Collected data entries:
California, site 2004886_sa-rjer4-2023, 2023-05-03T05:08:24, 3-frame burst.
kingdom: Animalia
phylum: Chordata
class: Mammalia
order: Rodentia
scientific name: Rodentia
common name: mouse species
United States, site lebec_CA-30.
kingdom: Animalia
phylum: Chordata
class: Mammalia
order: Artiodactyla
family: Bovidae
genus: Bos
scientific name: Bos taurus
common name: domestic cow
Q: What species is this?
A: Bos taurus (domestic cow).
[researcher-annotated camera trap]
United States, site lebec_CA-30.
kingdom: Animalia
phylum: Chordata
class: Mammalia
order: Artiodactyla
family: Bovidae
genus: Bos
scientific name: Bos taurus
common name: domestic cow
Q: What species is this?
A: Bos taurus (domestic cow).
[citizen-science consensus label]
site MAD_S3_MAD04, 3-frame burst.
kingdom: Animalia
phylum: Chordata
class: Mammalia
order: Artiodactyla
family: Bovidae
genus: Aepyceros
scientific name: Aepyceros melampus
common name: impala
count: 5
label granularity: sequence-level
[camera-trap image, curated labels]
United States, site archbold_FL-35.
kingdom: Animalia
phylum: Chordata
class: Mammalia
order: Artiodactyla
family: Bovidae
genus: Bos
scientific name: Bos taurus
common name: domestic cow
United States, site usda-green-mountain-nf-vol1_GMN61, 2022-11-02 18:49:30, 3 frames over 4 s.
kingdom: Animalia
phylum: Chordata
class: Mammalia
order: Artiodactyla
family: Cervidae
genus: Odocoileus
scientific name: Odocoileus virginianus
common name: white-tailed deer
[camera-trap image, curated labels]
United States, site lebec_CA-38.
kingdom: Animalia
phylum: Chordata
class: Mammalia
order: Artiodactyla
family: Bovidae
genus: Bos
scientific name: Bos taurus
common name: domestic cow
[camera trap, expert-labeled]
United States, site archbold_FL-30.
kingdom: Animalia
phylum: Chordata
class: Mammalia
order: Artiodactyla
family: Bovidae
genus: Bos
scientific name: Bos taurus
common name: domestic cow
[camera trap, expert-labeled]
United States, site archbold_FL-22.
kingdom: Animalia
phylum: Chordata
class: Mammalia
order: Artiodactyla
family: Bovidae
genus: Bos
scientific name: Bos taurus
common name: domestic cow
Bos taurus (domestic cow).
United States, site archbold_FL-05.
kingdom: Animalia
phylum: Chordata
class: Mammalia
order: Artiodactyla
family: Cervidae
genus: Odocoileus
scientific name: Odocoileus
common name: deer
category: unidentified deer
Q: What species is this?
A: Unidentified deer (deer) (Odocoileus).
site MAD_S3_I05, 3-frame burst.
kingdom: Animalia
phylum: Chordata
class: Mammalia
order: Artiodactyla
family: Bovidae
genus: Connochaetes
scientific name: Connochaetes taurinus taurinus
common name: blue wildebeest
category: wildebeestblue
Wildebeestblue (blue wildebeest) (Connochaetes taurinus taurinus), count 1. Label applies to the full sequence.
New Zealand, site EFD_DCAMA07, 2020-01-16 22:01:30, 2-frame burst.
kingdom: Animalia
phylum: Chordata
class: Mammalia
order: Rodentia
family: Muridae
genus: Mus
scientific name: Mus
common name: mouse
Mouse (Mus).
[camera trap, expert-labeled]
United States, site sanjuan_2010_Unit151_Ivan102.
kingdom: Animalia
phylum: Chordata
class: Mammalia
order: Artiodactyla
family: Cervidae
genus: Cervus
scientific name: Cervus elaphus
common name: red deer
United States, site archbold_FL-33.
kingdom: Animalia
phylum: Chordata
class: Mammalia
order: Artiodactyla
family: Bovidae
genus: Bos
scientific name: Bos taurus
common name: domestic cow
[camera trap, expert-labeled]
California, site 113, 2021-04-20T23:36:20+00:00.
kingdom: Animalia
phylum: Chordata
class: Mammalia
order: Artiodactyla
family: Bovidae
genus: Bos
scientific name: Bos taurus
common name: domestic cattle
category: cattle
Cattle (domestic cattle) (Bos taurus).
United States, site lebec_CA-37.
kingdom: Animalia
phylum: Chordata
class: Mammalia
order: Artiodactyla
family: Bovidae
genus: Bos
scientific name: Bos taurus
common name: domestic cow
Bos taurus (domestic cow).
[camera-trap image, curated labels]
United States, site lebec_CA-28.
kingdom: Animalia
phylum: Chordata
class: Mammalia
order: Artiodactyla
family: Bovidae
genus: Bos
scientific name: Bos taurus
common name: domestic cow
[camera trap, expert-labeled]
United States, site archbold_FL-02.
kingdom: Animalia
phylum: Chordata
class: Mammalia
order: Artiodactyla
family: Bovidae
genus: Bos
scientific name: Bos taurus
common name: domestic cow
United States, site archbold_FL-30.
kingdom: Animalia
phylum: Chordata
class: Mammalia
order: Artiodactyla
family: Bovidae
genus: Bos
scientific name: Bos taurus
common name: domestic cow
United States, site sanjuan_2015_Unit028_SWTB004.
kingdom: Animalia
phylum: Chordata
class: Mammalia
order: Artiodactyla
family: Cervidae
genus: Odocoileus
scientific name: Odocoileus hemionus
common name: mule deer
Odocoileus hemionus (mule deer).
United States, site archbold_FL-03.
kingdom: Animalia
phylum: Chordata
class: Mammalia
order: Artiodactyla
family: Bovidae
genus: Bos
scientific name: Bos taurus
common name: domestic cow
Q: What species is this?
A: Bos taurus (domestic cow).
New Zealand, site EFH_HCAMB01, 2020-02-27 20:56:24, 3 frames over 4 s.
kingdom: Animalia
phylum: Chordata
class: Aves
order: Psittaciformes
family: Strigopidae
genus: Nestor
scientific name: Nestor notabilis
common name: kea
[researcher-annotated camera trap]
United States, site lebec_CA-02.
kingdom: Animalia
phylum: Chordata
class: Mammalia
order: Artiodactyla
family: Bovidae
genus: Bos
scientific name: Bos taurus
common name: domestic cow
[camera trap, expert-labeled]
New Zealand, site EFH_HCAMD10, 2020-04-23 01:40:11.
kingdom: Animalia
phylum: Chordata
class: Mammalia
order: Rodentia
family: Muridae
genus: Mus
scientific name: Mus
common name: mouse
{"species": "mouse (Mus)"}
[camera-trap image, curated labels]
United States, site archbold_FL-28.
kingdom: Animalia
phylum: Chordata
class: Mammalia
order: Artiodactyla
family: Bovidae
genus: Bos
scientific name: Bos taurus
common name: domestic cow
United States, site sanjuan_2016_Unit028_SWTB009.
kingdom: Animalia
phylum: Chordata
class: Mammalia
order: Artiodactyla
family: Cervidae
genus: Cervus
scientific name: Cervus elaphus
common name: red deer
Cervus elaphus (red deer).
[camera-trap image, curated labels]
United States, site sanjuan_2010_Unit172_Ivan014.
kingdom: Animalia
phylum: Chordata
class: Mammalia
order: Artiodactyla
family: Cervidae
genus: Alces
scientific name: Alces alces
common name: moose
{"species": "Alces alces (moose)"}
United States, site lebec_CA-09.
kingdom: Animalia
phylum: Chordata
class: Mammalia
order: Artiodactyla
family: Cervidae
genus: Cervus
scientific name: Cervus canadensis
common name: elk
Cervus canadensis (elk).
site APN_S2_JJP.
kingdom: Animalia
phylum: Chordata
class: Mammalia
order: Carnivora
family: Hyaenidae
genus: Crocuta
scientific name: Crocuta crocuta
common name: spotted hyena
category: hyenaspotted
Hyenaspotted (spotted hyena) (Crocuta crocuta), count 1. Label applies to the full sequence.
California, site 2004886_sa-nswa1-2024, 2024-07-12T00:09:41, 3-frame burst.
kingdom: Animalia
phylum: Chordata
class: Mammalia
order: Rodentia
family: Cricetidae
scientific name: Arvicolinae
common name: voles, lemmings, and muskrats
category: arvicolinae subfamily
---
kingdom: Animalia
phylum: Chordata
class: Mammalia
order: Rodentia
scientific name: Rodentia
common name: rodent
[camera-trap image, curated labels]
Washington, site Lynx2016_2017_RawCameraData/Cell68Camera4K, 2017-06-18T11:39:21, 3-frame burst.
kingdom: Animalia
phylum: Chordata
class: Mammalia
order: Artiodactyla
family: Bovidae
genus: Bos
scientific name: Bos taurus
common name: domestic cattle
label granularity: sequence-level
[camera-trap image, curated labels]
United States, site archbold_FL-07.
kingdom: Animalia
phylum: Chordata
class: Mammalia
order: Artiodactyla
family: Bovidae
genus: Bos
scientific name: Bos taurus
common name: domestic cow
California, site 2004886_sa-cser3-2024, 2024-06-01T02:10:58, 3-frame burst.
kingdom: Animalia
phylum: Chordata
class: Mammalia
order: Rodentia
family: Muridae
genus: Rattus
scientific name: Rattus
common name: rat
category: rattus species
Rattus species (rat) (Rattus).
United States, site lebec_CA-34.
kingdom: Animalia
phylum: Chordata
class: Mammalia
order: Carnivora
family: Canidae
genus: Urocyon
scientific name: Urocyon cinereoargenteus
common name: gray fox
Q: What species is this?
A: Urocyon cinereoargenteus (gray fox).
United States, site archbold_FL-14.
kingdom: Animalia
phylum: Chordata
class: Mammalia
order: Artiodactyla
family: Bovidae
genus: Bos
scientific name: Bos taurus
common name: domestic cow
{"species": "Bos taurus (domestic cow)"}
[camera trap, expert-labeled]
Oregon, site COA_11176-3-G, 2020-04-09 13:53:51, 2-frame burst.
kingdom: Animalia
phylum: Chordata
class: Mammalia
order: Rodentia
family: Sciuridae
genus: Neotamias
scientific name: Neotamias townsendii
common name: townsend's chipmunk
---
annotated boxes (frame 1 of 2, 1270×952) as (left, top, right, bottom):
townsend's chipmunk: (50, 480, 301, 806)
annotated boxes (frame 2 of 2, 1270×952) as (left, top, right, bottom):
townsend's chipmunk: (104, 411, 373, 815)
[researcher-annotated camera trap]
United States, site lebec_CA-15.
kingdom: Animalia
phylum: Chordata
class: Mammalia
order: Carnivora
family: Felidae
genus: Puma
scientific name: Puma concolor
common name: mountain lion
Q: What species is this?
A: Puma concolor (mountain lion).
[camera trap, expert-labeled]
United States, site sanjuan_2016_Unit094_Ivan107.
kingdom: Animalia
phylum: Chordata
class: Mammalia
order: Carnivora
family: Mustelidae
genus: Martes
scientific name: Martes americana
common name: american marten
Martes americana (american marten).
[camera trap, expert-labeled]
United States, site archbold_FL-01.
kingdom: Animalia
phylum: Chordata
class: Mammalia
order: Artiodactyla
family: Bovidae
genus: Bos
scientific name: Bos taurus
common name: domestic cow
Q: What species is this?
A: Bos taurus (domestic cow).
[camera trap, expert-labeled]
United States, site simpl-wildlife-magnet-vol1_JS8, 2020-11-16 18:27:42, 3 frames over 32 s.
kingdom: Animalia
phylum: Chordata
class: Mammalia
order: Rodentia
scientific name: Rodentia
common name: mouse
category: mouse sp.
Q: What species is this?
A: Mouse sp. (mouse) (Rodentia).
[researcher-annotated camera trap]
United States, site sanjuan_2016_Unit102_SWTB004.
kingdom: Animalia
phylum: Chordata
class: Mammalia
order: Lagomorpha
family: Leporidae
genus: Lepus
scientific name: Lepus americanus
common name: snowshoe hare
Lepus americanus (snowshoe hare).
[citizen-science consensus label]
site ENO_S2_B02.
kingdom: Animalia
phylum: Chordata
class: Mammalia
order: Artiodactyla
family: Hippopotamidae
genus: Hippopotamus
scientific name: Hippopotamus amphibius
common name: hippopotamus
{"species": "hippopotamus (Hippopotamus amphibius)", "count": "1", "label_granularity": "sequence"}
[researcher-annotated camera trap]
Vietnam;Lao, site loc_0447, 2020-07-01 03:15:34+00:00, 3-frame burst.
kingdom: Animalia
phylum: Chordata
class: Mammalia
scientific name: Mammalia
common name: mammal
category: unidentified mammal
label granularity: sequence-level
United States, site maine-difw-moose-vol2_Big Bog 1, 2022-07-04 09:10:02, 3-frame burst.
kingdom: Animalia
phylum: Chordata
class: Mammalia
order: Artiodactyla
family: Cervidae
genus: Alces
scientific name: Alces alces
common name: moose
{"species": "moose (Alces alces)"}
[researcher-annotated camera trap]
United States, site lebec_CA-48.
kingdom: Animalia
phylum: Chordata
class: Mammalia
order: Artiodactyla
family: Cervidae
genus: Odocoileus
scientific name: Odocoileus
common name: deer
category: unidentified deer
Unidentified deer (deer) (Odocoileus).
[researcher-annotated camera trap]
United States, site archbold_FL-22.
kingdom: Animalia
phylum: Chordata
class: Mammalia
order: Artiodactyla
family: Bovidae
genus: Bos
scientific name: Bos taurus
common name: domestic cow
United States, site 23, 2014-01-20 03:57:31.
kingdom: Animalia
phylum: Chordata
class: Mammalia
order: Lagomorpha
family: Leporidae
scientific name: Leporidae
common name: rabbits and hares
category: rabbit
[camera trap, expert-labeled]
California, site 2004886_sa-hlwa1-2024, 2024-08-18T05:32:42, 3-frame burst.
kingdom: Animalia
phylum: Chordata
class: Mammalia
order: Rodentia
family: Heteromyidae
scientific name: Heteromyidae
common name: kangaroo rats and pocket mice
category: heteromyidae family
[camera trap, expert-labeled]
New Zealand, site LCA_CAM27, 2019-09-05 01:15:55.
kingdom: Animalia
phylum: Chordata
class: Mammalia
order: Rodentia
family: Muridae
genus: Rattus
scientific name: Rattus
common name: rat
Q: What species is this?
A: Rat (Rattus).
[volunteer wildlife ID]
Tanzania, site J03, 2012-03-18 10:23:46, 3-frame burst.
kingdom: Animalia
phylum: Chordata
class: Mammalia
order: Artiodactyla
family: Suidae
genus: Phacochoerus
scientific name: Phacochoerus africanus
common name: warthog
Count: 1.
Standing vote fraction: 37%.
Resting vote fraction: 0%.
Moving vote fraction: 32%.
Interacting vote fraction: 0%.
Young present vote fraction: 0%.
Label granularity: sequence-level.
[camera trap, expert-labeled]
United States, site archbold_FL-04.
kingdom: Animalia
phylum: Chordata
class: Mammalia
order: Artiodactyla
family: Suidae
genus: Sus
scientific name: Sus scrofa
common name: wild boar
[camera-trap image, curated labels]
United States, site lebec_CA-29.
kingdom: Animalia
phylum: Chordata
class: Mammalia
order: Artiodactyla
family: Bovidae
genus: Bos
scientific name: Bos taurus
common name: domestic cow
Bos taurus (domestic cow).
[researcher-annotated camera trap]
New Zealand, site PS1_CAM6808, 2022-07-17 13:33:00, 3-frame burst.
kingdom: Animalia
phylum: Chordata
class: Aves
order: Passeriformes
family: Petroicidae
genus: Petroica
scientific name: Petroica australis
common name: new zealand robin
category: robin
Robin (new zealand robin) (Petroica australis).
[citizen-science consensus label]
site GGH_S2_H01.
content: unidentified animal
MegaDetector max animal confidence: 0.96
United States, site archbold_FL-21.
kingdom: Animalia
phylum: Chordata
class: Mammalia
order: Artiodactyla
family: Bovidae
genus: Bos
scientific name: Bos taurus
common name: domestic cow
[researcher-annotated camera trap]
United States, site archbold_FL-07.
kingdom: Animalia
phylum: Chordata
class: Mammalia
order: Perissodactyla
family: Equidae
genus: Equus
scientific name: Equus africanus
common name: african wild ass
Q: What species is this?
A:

| Your objective |
Only lines with the word "moose" are needed. Copy them from the preceding records.

| Answer to this problem |
common name: moose
{"species": "Alces alces (moose)"}
United States, site maine-difw-moose-vol2_Big Bog 1, 2022-07-04 09:10:02, 3-frame burst.
common name: moose
{"species": "moose (Alces alces)"}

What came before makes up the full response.